▶ QUOTED TEXT:
++++++++

Capacity to contribute and number of tax shares allocated

The tax system recognizes that resources are pooled among married couples and civil partners, and assigns them two tax shares. The allocation of these tax shares is based on the principle of ability to pay, which must be taken into account to be consistent with the principle of equality before taxation: in other words, the objective is to tax the standard of living rather than income per se. For a single person and a couple with the same incomes, the singleton has a higher standard of living than the couple, but due to the benefits of married life it is not twice as high. To compare the living standards of households of different sizes, equivalence scales have been estimated (Hourriez and Olier, 1997). The INSEE allocates a 1.5 share (or consumption unit) to couples and a 1 share to single people: so according to this scale, a couple with a disposable income of 3000 euros has the same standard of living as a single person with an income of 2000 euros. However, the marital quotient assigns two shares to married couples but one to the single person. It underestimates by 33% the standard of living of couples relative to single people, and therefore they are not taxed on their actual ability to contribute.

Moreover, once again there is an inconsistency between the treatment of couples by social policy and by fiscal policy: social security minima take into account the economies of scale associated with married life in accordance with the equivalence scales. The base RSA (RSA socle) received by a couple (725 euros) is 1.5 times greater than that received by a single person (483 euros). There is an asymmetry in the treatment of spouses depending on whether they belong to the top of the income scale and are subject to income tax, or to the bottom of the income scale and receive means-tested social benefits.

What family norms are encapsulated in the marital quotient?

++++++++

▶ DATASET EXTRACT:
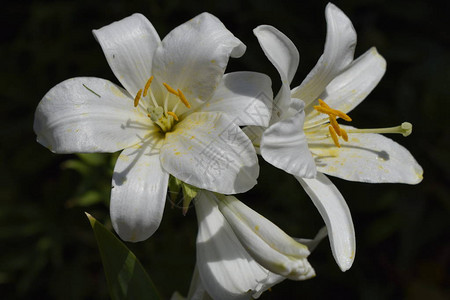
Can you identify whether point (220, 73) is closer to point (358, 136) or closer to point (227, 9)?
point (358, 136)

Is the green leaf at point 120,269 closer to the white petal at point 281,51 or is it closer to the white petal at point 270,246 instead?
the white petal at point 270,246

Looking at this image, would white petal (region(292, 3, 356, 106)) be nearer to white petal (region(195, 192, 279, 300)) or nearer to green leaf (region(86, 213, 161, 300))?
white petal (region(195, 192, 279, 300))

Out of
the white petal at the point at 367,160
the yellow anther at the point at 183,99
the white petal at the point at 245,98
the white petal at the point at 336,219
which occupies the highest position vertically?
the white petal at the point at 245,98

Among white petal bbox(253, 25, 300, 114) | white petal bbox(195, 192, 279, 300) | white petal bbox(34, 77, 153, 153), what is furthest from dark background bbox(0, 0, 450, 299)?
white petal bbox(253, 25, 300, 114)

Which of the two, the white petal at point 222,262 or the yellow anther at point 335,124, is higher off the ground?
the yellow anther at point 335,124

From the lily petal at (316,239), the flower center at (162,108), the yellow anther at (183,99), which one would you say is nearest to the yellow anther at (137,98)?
the flower center at (162,108)

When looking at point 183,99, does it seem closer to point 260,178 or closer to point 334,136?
point 334,136
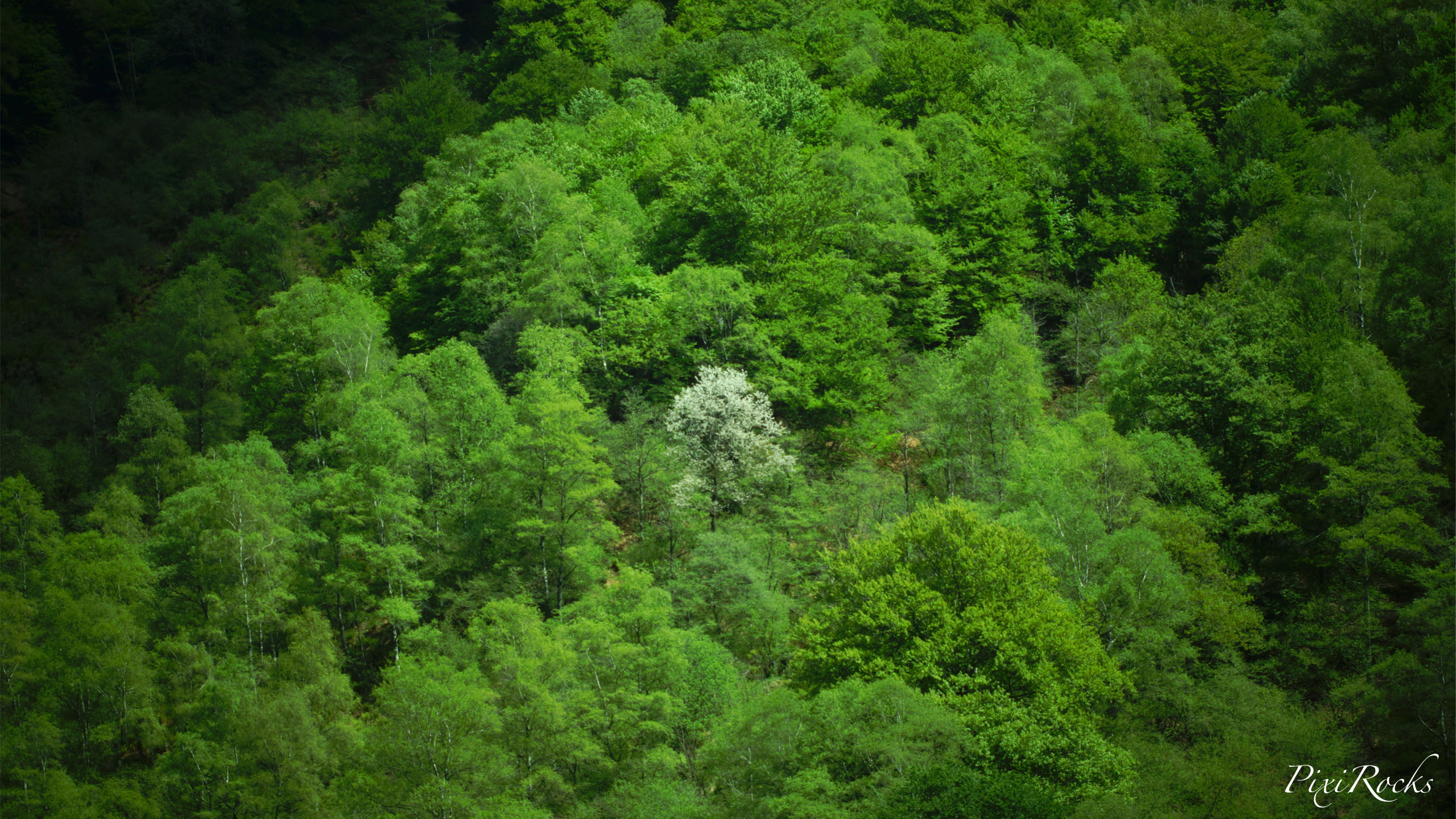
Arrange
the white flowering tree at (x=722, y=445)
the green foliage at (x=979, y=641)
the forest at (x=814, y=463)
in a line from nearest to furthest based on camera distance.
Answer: the green foliage at (x=979, y=641) → the forest at (x=814, y=463) → the white flowering tree at (x=722, y=445)

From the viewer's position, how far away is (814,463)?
5528 centimetres

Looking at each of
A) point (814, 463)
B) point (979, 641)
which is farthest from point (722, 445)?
point (979, 641)

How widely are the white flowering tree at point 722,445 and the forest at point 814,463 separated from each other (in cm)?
26

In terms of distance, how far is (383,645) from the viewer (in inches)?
2116

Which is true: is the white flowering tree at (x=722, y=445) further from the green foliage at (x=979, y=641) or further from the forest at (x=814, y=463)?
the green foliage at (x=979, y=641)

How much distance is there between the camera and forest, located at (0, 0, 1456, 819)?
35875 millimetres

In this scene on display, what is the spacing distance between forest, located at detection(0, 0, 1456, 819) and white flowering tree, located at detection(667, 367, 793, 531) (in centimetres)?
26

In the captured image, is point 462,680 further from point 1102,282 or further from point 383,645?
point 1102,282

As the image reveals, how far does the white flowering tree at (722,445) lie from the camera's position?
51281mm

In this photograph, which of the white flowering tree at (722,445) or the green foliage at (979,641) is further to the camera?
the white flowering tree at (722,445)

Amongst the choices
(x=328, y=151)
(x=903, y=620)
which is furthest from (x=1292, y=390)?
(x=328, y=151)

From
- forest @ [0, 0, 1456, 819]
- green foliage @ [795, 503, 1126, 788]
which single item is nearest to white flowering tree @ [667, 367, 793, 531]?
forest @ [0, 0, 1456, 819]

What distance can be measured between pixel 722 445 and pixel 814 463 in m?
5.52

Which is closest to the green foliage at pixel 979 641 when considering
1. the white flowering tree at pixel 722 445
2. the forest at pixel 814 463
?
the forest at pixel 814 463
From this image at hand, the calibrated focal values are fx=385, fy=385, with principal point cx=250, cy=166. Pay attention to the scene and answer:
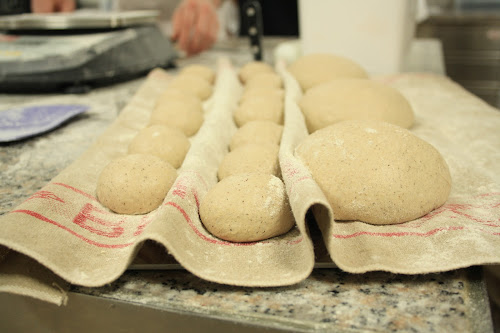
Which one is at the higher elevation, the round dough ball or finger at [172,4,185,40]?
finger at [172,4,185,40]

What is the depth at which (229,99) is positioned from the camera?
5.57ft

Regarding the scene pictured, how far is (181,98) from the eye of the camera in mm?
1684

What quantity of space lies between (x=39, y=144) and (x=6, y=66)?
2.44ft

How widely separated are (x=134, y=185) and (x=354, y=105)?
79 centimetres

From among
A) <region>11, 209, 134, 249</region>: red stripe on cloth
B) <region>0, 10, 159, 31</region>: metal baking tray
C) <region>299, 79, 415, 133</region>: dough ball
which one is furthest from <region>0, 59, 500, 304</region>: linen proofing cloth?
<region>0, 10, 159, 31</region>: metal baking tray

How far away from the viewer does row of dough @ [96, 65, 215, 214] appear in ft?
3.24

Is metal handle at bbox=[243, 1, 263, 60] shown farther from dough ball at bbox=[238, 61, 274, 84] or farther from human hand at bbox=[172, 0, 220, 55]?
human hand at bbox=[172, 0, 220, 55]

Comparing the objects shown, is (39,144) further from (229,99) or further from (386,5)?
(386,5)

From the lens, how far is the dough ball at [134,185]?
98cm

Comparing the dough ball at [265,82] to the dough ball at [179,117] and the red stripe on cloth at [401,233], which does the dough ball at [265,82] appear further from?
the red stripe on cloth at [401,233]

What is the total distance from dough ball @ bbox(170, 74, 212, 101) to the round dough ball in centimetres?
99

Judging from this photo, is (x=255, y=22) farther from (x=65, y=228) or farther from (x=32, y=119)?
(x=65, y=228)

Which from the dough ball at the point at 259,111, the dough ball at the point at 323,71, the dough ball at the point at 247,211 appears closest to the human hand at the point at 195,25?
the dough ball at the point at 323,71

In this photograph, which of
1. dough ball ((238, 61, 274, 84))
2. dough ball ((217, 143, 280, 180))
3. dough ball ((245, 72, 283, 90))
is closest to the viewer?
dough ball ((217, 143, 280, 180))
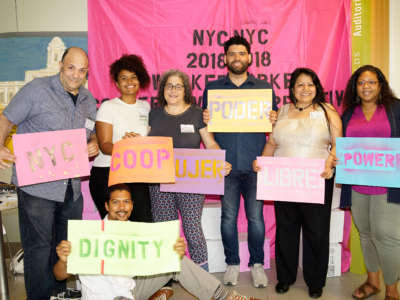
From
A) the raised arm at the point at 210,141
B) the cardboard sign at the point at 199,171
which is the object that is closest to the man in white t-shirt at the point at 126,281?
the cardboard sign at the point at 199,171

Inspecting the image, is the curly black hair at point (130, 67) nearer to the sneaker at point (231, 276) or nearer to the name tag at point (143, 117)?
the name tag at point (143, 117)

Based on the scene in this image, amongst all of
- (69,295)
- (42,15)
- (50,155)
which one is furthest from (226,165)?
(42,15)

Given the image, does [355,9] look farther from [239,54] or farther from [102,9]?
[102,9]

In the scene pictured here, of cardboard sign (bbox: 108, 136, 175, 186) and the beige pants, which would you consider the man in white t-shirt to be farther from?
cardboard sign (bbox: 108, 136, 175, 186)

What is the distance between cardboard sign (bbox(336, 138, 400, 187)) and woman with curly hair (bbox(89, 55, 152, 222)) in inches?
58.2

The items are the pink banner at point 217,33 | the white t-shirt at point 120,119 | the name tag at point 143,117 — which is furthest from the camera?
the pink banner at point 217,33

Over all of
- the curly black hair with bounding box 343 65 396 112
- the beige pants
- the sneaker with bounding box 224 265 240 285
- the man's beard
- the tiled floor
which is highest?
the man's beard

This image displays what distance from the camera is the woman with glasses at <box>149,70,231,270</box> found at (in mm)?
2500

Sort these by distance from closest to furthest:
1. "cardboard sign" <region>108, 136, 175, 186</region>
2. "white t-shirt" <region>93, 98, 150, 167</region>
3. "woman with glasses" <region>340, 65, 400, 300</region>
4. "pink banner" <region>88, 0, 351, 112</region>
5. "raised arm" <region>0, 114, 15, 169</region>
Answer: "raised arm" <region>0, 114, 15, 169</region>, "cardboard sign" <region>108, 136, 175, 186</region>, "woman with glasses" <region>340, 65, 400, 300</region>, "white t-shirt" <region>93, 98, 150, 167</region>, "pink banner" <region>88, 0, 351, 112</region>

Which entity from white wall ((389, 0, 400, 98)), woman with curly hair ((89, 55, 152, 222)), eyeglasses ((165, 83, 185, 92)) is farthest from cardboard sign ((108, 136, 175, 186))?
white wall ((389, 0, 400, 98))

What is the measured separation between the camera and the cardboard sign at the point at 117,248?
1.70 meters

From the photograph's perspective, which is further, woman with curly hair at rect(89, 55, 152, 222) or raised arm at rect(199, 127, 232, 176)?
raised arm at rect(199, 127, 232, 176)

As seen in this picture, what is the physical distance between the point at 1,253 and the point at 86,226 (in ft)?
1.35

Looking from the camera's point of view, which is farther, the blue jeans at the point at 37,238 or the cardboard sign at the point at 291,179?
the cardboard sign at the point at 291,179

++++++++

▶ WRITTEN INSTRUCTION 1: Reproduce word for word the stretch of the passage on tax shares from "Moreover, once again" through "means-tested social benefits.".
▶ WRITTEN INSTRUCTION 2: How many lines in the rows contain the word "Comparing", counting only matches with the same capitalization? Reply with the number alone.

▶ SOLUTION 1:
Moreover, once again there is an inconsistency between the treatment of couples by social policy and by fiscal policy: social security minima take into account the economies of scale associated with married life in accordance with the equivalence scales. The base RSA (RSA socle) received by a couple (725 euros) is 1.5 times greater than that received by a single person (483 euros). There is an asymmetry in the treatment of spouses depending on whether they belong to the top of the income scale and are subject to income tax, or to the bottom of the income scale and receive means-tested social benefits.

▶ SOLUTION 2: 2